Your task:
Search the data below for "intracellular"; list each line that holds it.

-- -- --

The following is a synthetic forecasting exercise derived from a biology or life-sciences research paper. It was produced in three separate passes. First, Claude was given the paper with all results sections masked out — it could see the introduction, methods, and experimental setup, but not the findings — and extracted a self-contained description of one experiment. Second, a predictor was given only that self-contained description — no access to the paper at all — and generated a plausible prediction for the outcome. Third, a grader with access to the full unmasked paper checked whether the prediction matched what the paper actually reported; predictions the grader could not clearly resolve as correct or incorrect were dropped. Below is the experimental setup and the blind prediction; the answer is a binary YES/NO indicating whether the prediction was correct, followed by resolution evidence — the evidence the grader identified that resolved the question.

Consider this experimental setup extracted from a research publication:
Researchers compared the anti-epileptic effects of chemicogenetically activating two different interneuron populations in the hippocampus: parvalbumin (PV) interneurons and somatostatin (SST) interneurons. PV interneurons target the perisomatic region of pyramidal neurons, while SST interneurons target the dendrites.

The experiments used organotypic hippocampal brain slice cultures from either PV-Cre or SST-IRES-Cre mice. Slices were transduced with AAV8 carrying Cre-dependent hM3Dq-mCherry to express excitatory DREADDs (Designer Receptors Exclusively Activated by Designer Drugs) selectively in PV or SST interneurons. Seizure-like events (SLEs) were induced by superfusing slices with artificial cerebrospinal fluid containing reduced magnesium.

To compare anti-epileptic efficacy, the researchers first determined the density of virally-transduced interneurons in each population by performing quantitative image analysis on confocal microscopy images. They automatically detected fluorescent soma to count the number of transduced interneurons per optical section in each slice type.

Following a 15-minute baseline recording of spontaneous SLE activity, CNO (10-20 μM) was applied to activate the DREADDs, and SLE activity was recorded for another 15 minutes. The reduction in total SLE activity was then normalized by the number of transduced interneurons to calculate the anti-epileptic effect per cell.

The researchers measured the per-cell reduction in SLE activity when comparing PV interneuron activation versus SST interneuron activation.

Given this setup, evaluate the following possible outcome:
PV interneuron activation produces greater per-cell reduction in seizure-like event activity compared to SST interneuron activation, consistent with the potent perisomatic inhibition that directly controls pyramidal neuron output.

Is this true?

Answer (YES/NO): YES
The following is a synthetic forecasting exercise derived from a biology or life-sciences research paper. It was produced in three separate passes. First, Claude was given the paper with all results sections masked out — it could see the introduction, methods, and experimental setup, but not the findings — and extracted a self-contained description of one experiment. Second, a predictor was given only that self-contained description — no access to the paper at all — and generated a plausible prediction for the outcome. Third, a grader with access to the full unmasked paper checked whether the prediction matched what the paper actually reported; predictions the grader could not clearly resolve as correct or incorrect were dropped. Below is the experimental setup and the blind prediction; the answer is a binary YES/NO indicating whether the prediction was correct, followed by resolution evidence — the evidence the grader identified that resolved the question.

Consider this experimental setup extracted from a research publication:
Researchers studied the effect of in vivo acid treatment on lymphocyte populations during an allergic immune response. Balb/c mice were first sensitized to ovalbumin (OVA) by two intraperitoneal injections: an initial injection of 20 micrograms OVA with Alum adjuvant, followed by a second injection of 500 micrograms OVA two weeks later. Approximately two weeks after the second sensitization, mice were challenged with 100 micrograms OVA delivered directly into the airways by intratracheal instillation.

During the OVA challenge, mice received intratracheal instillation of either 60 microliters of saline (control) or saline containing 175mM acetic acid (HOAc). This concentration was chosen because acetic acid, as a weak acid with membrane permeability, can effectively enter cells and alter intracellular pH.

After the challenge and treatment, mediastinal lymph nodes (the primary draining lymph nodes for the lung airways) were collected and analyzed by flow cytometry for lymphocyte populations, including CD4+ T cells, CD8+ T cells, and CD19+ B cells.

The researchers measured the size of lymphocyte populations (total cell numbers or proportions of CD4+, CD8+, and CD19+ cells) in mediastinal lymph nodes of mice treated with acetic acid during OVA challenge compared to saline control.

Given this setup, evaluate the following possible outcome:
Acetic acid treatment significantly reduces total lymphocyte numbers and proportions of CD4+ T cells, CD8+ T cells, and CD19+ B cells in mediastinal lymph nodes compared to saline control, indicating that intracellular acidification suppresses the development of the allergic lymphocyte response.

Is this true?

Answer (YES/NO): NO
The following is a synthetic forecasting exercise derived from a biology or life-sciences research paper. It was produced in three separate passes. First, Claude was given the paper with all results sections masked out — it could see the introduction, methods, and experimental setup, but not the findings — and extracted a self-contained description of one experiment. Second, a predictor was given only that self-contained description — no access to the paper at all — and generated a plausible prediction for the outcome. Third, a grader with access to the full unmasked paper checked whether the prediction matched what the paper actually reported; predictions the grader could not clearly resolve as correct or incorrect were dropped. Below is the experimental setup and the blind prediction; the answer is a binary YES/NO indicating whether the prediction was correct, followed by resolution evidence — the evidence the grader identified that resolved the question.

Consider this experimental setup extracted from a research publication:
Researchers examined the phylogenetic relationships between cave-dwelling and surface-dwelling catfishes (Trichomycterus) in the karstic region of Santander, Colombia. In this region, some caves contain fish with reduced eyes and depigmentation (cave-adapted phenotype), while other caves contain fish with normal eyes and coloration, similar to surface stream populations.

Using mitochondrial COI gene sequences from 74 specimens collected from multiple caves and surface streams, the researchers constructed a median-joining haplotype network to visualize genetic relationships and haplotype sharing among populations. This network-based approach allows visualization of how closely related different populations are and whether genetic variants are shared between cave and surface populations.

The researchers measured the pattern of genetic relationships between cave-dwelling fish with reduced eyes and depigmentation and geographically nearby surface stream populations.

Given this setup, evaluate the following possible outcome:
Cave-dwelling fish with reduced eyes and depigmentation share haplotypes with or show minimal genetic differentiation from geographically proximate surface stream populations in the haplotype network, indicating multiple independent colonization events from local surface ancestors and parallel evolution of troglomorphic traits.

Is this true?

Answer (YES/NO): YES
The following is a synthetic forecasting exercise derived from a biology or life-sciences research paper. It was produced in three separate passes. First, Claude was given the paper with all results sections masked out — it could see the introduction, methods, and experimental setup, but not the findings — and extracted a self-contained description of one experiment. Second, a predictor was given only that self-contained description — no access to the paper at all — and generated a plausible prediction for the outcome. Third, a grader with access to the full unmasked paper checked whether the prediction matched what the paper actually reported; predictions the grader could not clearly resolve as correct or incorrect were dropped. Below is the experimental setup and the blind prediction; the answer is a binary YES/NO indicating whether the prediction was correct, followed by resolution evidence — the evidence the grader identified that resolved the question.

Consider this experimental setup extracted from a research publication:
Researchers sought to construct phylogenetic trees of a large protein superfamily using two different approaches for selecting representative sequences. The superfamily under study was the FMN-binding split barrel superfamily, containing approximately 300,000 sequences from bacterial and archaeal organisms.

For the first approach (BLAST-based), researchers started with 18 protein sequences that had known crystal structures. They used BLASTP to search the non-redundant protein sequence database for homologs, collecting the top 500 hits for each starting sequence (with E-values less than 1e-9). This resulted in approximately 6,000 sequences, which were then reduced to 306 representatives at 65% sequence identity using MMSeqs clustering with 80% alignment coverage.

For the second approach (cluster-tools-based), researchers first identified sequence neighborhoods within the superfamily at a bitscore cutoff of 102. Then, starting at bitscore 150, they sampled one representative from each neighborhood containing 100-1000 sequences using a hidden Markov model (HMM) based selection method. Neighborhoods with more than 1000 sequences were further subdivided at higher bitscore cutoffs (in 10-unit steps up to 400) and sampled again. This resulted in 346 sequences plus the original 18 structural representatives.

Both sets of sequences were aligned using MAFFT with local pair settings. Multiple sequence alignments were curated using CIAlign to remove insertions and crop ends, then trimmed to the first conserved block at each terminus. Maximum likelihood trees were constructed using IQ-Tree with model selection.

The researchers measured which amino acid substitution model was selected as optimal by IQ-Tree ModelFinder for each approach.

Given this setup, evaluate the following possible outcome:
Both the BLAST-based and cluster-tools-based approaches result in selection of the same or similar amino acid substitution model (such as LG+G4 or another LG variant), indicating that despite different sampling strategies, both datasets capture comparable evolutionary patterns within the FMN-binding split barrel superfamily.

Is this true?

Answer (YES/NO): NO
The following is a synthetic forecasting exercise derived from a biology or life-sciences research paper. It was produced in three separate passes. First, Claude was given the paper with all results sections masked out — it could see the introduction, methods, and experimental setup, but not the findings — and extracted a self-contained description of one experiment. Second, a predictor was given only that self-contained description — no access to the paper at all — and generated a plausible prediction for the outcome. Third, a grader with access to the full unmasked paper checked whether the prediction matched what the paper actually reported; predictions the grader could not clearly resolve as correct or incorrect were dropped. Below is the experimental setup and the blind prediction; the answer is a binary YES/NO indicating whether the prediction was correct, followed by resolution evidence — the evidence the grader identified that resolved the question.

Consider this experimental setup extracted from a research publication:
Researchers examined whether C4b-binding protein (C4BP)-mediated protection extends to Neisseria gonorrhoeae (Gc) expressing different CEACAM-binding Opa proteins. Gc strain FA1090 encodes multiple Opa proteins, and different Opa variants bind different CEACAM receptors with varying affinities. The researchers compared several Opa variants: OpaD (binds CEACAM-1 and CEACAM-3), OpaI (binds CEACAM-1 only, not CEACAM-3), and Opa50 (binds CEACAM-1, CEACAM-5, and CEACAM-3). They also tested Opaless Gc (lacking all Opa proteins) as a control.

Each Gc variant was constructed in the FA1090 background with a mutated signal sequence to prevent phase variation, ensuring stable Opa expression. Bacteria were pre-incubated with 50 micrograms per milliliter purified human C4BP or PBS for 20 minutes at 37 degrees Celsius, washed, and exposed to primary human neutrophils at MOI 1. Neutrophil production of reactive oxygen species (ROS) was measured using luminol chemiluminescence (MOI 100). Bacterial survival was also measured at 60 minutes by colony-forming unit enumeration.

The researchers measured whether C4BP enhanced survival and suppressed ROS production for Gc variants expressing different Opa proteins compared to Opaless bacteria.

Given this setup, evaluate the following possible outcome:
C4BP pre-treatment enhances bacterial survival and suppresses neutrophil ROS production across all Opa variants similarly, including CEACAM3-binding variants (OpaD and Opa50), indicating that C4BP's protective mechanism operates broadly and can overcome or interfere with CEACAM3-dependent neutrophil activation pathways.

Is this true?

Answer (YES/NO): NO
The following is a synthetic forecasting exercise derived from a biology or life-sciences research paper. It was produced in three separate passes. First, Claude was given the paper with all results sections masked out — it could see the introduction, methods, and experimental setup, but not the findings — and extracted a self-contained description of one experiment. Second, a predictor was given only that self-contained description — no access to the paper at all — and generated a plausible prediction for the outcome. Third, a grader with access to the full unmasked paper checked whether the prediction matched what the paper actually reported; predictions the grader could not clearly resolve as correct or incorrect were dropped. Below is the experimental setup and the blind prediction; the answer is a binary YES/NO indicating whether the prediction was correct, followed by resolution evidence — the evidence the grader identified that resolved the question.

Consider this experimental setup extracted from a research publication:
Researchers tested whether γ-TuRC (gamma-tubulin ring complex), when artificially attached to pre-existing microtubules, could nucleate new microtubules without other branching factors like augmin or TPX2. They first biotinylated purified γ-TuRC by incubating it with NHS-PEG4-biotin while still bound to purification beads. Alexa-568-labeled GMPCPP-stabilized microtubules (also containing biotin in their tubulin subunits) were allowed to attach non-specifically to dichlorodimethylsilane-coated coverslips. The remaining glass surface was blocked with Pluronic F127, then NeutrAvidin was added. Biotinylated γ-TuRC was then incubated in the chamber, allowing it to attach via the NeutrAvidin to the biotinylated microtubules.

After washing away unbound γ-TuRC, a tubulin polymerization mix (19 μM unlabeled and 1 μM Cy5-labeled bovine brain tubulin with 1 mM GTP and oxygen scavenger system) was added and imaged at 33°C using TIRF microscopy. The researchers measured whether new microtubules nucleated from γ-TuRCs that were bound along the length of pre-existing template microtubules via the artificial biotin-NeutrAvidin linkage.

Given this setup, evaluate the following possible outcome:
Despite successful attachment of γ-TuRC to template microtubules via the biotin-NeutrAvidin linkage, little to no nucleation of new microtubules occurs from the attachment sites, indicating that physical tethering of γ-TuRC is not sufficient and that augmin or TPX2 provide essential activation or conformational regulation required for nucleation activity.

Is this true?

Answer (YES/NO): NO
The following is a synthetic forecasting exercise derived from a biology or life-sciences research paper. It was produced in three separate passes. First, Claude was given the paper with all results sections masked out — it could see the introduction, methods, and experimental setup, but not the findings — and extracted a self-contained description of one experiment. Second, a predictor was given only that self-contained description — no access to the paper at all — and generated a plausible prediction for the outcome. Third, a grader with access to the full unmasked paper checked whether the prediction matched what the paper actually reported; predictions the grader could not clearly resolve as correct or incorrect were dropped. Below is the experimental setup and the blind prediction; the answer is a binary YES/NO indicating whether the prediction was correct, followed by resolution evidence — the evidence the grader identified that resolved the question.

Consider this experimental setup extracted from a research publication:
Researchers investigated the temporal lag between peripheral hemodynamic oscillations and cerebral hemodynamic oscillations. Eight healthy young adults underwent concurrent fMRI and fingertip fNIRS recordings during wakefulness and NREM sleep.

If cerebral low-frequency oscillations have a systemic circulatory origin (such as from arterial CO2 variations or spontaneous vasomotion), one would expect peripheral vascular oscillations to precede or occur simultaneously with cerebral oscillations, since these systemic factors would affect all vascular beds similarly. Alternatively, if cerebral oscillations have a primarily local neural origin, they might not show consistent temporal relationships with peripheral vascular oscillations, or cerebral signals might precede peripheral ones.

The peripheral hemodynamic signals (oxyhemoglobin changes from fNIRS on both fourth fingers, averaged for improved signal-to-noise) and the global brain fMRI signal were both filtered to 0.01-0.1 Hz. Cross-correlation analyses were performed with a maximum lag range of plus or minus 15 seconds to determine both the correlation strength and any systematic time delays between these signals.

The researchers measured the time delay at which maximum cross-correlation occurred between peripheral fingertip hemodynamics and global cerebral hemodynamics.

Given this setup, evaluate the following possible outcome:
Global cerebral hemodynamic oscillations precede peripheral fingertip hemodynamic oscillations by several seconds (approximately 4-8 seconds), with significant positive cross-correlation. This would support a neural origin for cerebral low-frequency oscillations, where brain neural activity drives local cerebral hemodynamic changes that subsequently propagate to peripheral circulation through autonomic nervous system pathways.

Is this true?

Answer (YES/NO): NO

-- -- --

Exercise response:
During the OVA challenge, mice received intratracheal instillation of either 60 microliters of saline (control) or saline containing 175mM acetic acid (HOAc). This concentration was chosen because acetic acid, as a weak acid with membrane permeability, can effectively enter cells and alter intracellular pH.
Acetic acid treatment significantly reduces total lymphocyte numbers and proportions of CD4+ T cells, CD8+ T cells, and CD19+ B cells in mediastinal lymph nodes compared to saline control, indicating that intracellular acidification suppresses the development of the allergic lymphocyte response.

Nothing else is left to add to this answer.